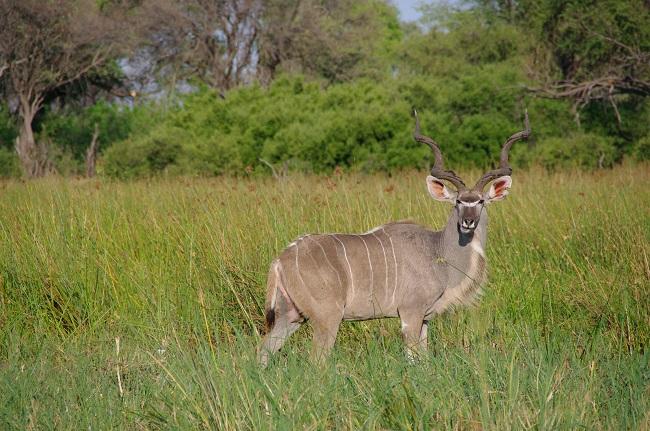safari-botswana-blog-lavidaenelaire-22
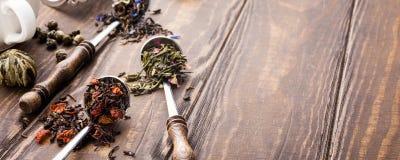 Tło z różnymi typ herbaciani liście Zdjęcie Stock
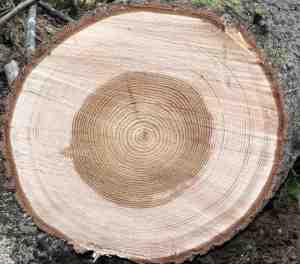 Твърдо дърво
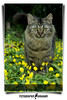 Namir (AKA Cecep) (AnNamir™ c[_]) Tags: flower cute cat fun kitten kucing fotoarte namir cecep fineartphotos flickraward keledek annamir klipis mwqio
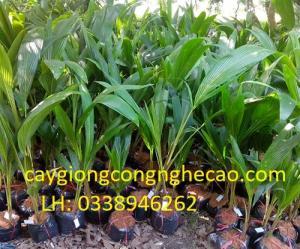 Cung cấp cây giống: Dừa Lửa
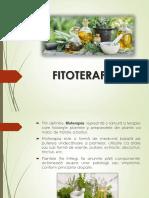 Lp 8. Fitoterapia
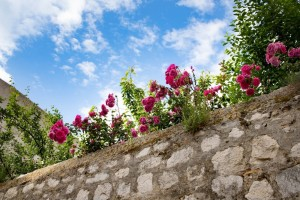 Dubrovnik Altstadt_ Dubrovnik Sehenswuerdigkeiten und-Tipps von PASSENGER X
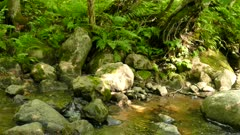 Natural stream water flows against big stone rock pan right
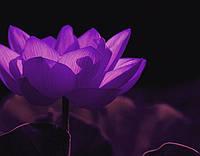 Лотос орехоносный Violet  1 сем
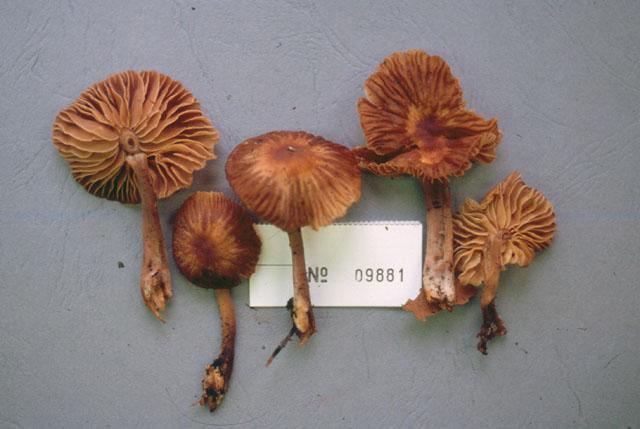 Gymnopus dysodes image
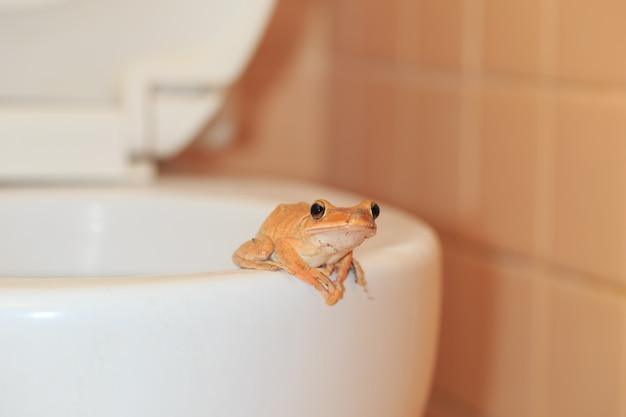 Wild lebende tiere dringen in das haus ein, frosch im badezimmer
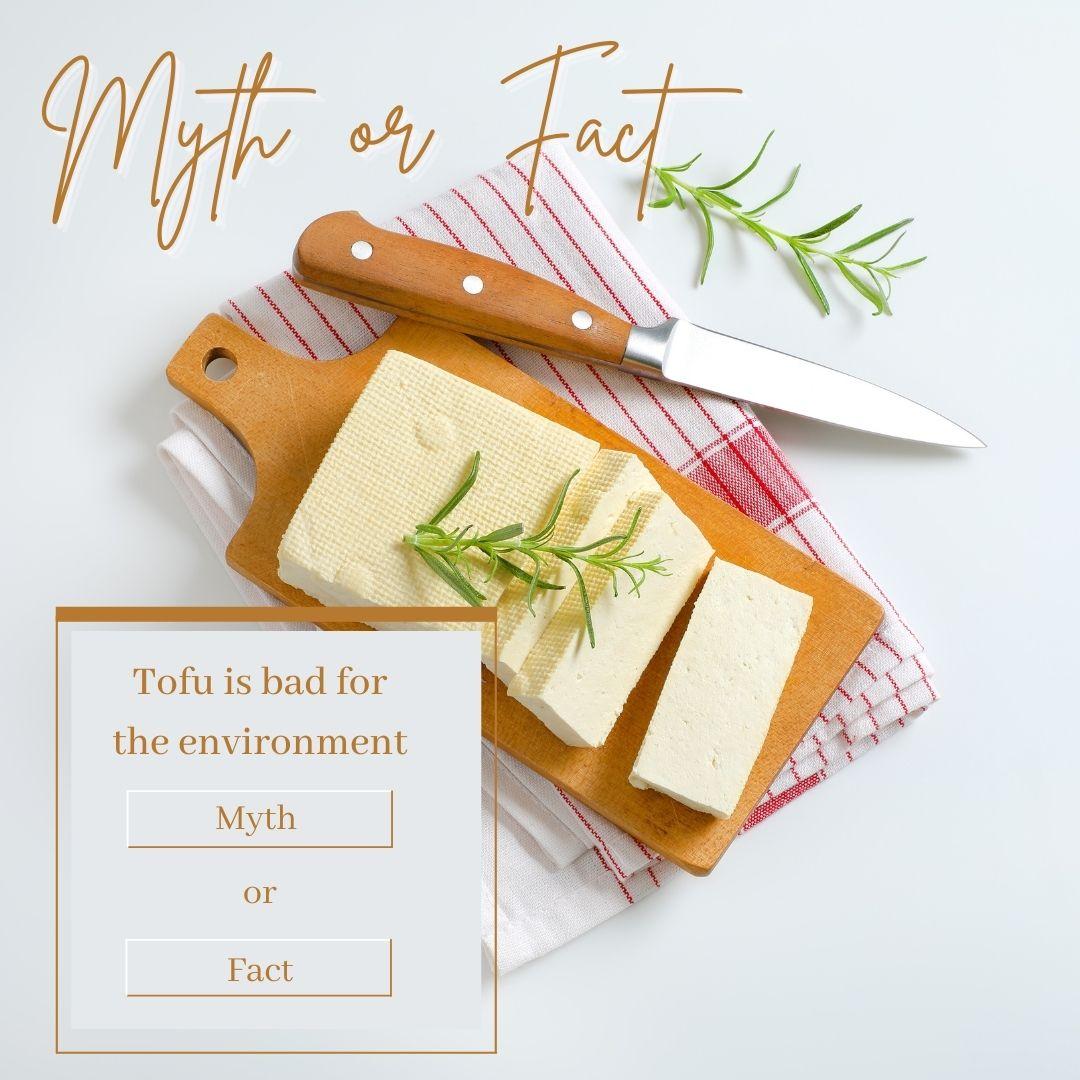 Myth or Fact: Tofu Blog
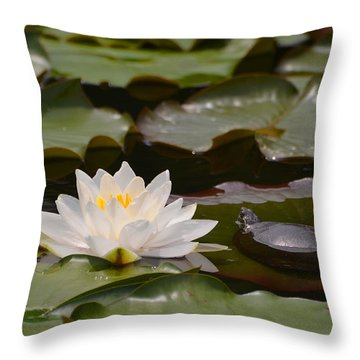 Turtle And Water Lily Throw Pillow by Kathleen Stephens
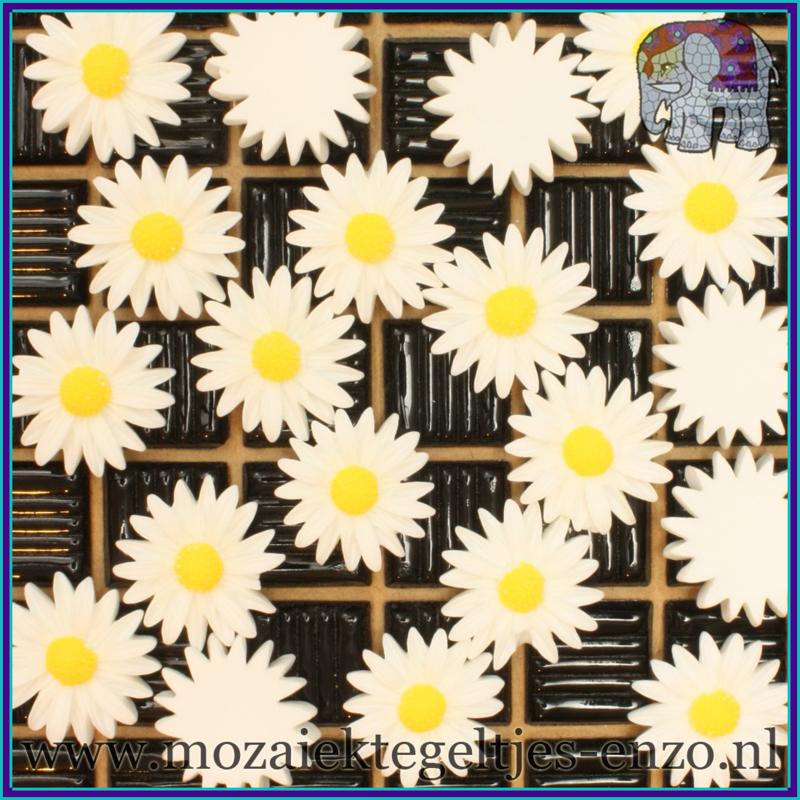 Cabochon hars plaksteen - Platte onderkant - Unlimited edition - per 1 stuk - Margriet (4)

━━━━━━━━

WHAT YOU SHOULD DO:
Set down the records above exactly, leaving out pictures.

WRITTEN ANSWER:
safari-botswana-blog-lavidaenelaire-22
 Tło z różnymi typ herbaciani liście Zdjęcie Stock
 Твърдо дърво
 Namir (AKA Cecep) (AnNamir™ c[_]) Tags: flower cute cat fun kitten kucing fotoarte namir cecep fineartphotos flickraward keledek annamir klipis mwqio
 Cung cấp cây giống: Dừa Lửa
 Lp 8. Fitoterapia
 Dubrovnik Altstadt_ Dubrovnik Sehenswuerdigkeiten und-Tipps von PASSENGER X
 Natural stream water flows against big stone rock pan right
 Лотос орехоносный Violet  1 сем
 Gymnopus dysodes image
 Wild lebende tiere dringen in das haus ein, frosch im badezimmer
 Myth or Fact: Tofu Blog
 Turtle And Water Lily Throw Pillow by Kathleen Stephens
 Cabochon hars plaksteen - Platte onderkant - Unlimited edition - per 1 stuk - Margriet (4)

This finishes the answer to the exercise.